There is one place in Pakistan where guns are cheaper than smart phones

DARRA ADAMKHEL – Gunfire echoes through a dusty north-west tribal town, the soundtrack to Pakistan’s biggest arms black market, where Kalashnikovs welded from scrap metal are cheaper than smartphones and traded on an industrial shell.

Darra Adam Khel, a town surrounded by hills, some 35 km (20 miles) south of the provincial capital of Khyber Pakhtunkhwa Peshawar, was a hub of criminal action for decades. People smugglers and drug runners were common and everything from stolen cars to fake university degrees was being sold here at a price, ARY reported.

This generations-old craft in the illicit gun trade boomed in the 1980s after the mujahideen began buying weapons for Afghanistan’s battle against the Soviets, over the porous border.

Subsequently, the town became a stronghold of the Pakistani Taliban, who imposed their strict rules and parallel system of justice. Polish engineer Piotr Stanczak was also infamously beheaded in Darra Adam Khel in 2009.

Now, Darra is clean of everything but the arms, yet the gunsmiths in the bazaar say the area has better security, while complain against the authorities who growing intolerance towards illegal weaponry is withering an industry that has supported them for decades.

“(The) Nawaz Sharif government has established checkpoints everywhere, and business is stopped,” said Khitab Gul, 45.

Gul is known in Darra for his replicas of Turkish and Bulgarian-made MP5 submachine guns, one of the most popular weapons in the world, widely used by organisations such as America’s FBI SWAT teams.

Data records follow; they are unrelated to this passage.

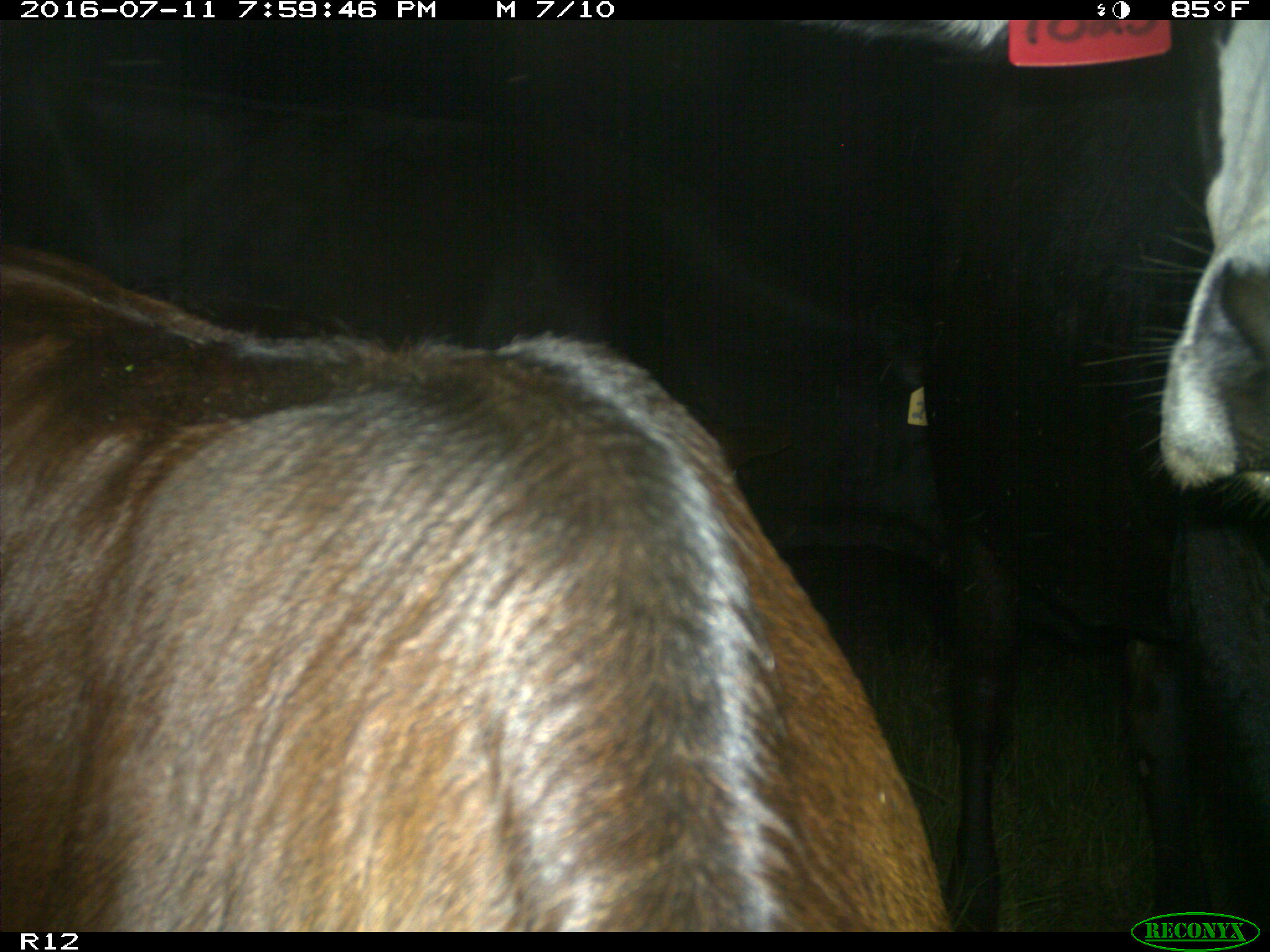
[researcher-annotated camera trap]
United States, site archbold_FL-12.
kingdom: Animalia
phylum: Chordata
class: Mammalia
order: Artiodactyla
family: Bovidae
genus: Bos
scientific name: Bos taurus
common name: domestic cow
Bos taurus (domestic cow).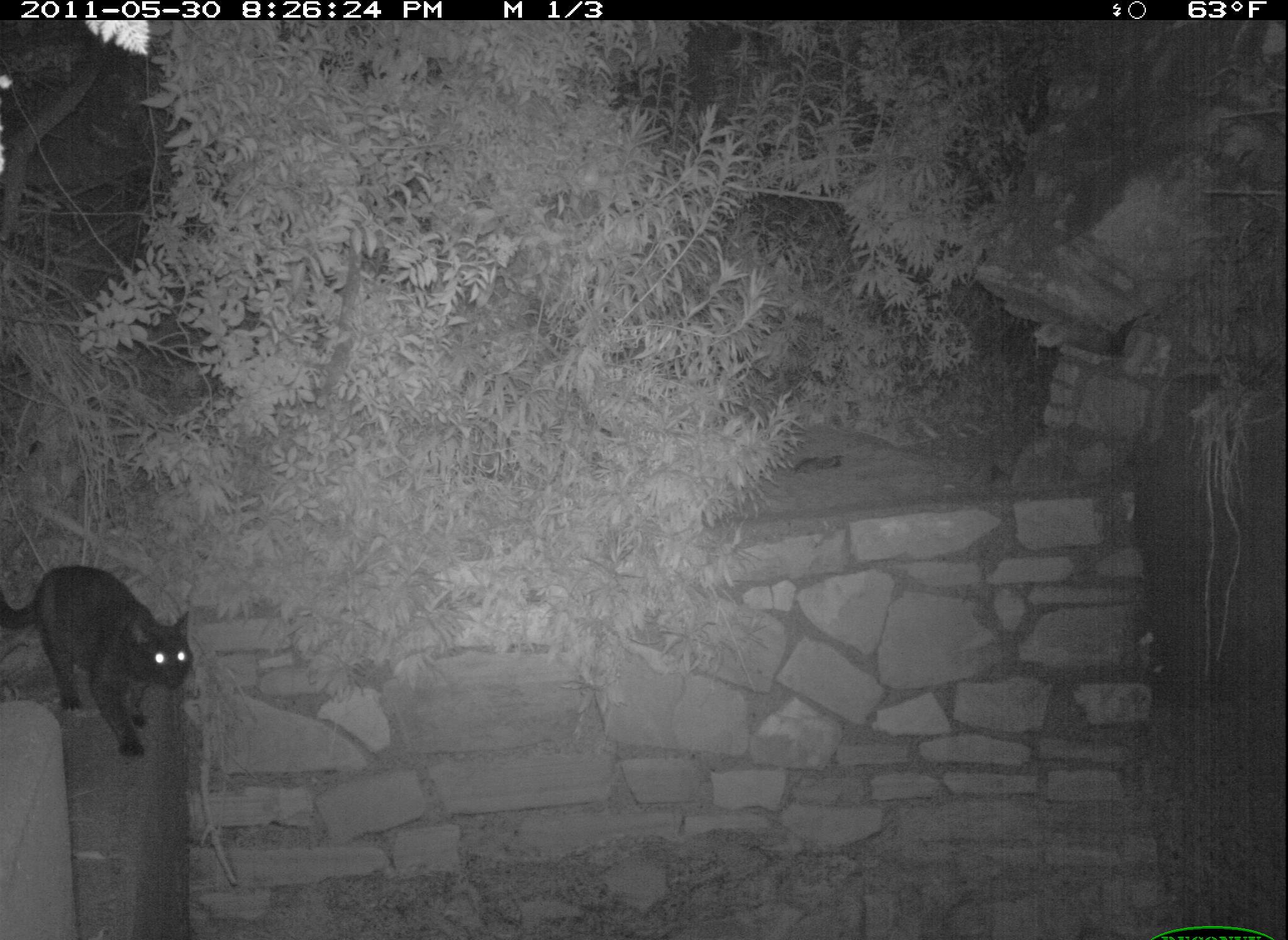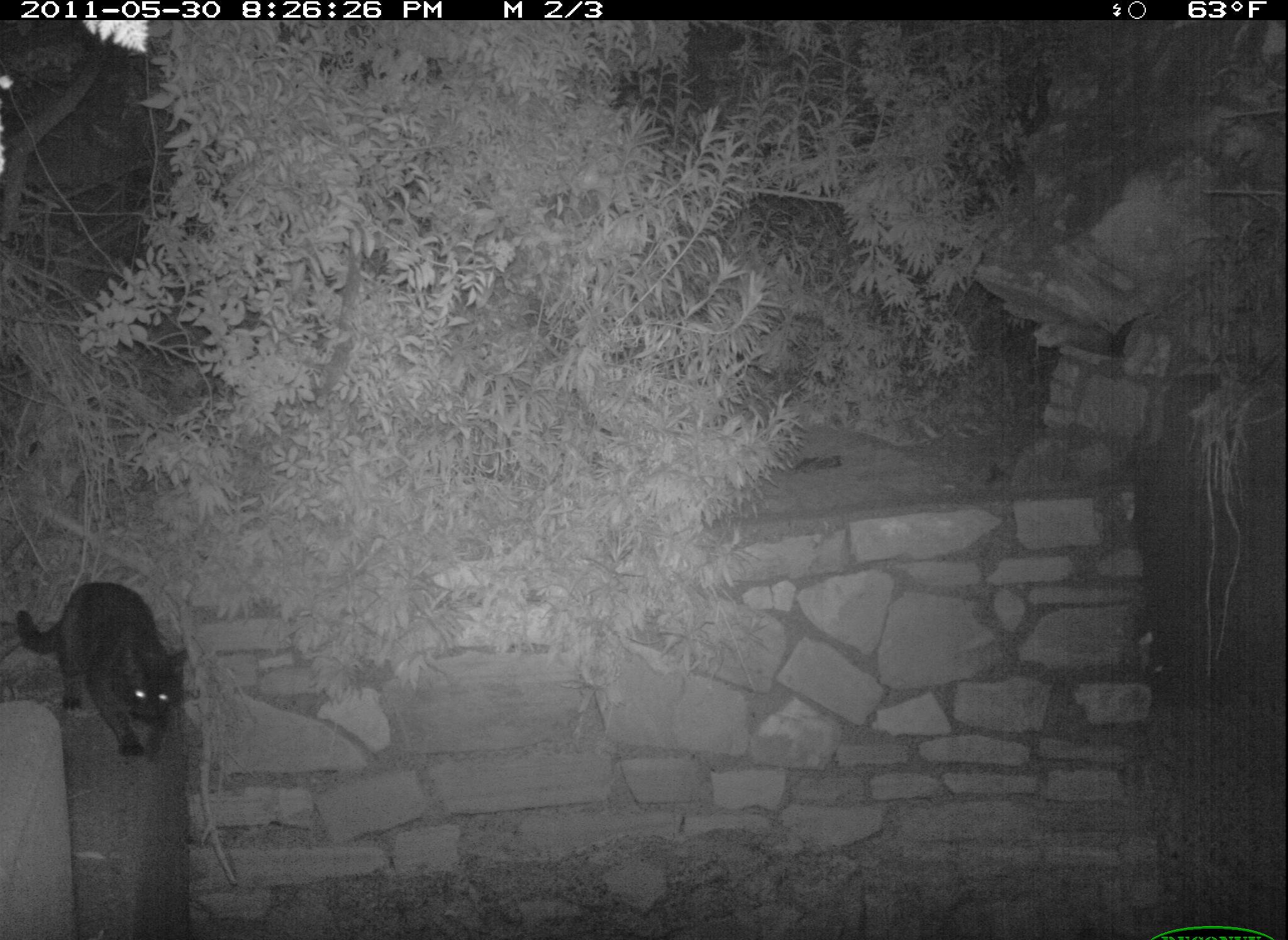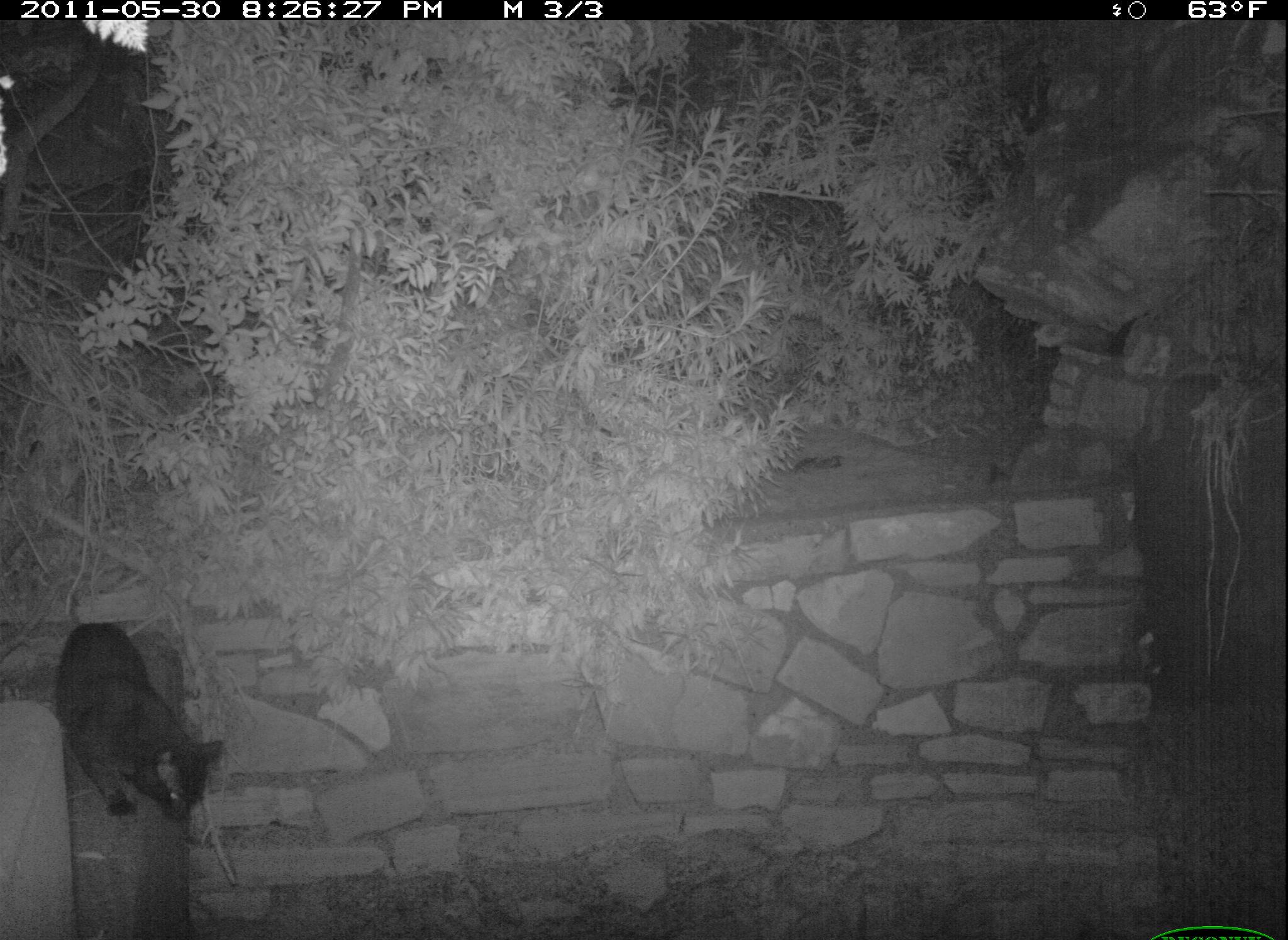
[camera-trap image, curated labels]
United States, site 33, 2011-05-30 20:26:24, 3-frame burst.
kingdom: Animalia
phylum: Chordata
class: Mammalia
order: Carnivora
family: Felidae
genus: Felis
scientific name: Felis catus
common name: cat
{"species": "cat (Felis catus)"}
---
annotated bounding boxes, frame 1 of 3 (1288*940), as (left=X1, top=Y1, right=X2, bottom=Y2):
cat: (left=22, top=532, right=244, bottom=748)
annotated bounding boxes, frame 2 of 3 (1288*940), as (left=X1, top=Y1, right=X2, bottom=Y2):
cat: (left=6, top=570, right=209, bottom=768)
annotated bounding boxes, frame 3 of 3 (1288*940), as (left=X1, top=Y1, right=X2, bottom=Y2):
cat: (left=37, top=601, right=227, bottom=841)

The MP5 can retail for thousands of dollars. Gul’s version, which comes with a one-year guarantee, costs approximately 7,000 rupees, or $67 and, he claims, it functions perfectly.

Gul then puts on a demonstration, test-firing his MP5 in the small outer yard of his workshop.

A Darra-made Kalashnikov, Gul says, can sell for as little as $125, cheaper than most smartphones. “The workers here are so skilled that they can copy any weapon they are shown,” he explains.

“In past 10 years I have sold 10,000 heavy weapons, and had zero complaints,” he claims.

In Gul’s sweltering workshop, employees shout over the roar of electrical generators as they expertly cut and drill through metal brought from the shipyards of Karachi.